(Written by Chris Wright May 30, 2022 | Published on Euromoney )
The Duterte presidency had many problems, but it gave the Philippine central bank and finance ministry room to enact significant change in tax, digital reach, infrastructure and fiscal policy. OF Bank will be among its legacies.
The Philippines has long owed a debt to its overseas foreign workers (OFWs). Even after the disruptions of the pandemic, overseas workers sent back $31.4 billion to the country in 2021, and the central bank expects a 4% rise in that number this year.
From Singapore to Saudi to a thousand merchant ships around the globe, these workers routinely send home sums equivalent to around 9% of the Philippines’ GDP.
“Historically, OFWs have played a significant role in fuelling the country’s economic growth,” says Leila Martin, chief executive of Overseas Filipino Bank. “Now they are significantly contributing to our efforts to respond to the global health and economic crisis brought about by the Covid-19 pandemic.”
OF Bank is a new institution – or more accurately an old one in a new form – which represents one of the signature missions of the now-ending regime of president Rodrigo Duterte: Financial inclusion.

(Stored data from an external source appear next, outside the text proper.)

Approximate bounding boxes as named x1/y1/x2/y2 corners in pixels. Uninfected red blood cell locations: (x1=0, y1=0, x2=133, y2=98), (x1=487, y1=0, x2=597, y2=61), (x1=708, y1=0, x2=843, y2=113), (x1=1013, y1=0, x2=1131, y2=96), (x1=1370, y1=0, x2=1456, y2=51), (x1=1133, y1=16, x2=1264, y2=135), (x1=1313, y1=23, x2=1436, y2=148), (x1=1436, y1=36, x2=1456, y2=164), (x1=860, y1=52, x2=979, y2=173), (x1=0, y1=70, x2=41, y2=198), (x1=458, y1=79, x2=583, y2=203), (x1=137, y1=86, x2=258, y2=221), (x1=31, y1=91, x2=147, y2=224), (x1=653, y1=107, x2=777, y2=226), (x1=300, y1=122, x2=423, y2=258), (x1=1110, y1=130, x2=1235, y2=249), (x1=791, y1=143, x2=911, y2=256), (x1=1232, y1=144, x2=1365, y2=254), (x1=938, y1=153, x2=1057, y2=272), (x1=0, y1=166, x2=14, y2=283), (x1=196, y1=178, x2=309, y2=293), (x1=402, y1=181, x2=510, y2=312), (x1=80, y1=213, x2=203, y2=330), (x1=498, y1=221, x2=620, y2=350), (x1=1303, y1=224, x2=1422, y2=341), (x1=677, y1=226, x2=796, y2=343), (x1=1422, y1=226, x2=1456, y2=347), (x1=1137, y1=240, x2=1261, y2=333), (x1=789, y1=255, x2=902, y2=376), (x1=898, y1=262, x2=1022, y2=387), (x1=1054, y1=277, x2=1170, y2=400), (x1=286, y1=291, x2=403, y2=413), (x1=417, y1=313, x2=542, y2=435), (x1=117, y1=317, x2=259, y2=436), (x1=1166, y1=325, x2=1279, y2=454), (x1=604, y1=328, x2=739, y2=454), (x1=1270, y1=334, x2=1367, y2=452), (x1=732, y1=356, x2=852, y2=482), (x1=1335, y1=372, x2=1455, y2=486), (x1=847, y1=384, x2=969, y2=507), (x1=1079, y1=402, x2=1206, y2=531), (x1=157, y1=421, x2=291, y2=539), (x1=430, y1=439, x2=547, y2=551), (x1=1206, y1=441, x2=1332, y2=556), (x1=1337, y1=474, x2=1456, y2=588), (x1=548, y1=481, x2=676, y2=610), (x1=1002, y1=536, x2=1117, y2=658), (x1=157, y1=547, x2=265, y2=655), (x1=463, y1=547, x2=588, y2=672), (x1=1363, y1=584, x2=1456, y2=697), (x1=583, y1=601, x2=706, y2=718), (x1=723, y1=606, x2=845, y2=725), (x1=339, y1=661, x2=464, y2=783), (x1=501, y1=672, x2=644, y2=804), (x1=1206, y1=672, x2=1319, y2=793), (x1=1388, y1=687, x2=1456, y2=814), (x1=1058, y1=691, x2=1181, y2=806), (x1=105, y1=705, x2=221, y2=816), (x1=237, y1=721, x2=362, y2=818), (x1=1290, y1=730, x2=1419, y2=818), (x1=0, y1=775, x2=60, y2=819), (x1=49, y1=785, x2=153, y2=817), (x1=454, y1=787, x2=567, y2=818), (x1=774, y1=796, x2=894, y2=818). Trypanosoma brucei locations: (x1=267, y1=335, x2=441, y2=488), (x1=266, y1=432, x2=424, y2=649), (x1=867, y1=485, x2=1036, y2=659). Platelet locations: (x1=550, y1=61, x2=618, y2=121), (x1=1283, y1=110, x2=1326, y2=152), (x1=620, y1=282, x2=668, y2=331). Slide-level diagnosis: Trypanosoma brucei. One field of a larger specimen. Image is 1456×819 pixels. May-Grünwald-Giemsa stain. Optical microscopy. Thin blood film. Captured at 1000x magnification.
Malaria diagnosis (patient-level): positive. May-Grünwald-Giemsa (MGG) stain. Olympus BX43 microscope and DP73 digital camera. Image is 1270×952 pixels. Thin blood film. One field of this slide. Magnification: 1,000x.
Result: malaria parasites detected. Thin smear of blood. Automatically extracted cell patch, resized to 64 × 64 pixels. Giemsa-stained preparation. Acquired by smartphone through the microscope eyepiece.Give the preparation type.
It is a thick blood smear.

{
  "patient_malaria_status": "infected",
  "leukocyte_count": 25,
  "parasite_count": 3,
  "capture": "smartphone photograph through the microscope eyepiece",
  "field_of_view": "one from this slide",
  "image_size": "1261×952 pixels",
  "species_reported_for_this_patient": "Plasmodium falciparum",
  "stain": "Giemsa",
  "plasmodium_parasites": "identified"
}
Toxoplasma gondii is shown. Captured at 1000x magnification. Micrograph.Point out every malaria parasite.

“We are trying … to make digital banking more accessible, more palatable to the appetite of Filipinos who traditionally are not very much into digital banking” - Leila Martin, Overseas Filipino Bank
OF Bank was formed out of the Philippine Postal Savings Bank as a wholly owned subsidiary of Land Bank of the Philippines, which is a state institution historically focused on serving the needs of farmers and fishermen.
With its transition, OF Bank becomes the first government digital-only branchless bank in the country, and has a mandate to provide financial products and services tailored to the needs of overseas Filipinos.
And that is quite a need. OFWs have a more vital role to the Philippines than even the headline numbers would suggest, because pretty much all of those remittances – to parents, to spouses, to siblings, to kids – then go straight into productive use in the domestic economy. They are spent on food, housing, education and all the other things that domestic helpers, sailors and hospital workers around the world are sending money back to support.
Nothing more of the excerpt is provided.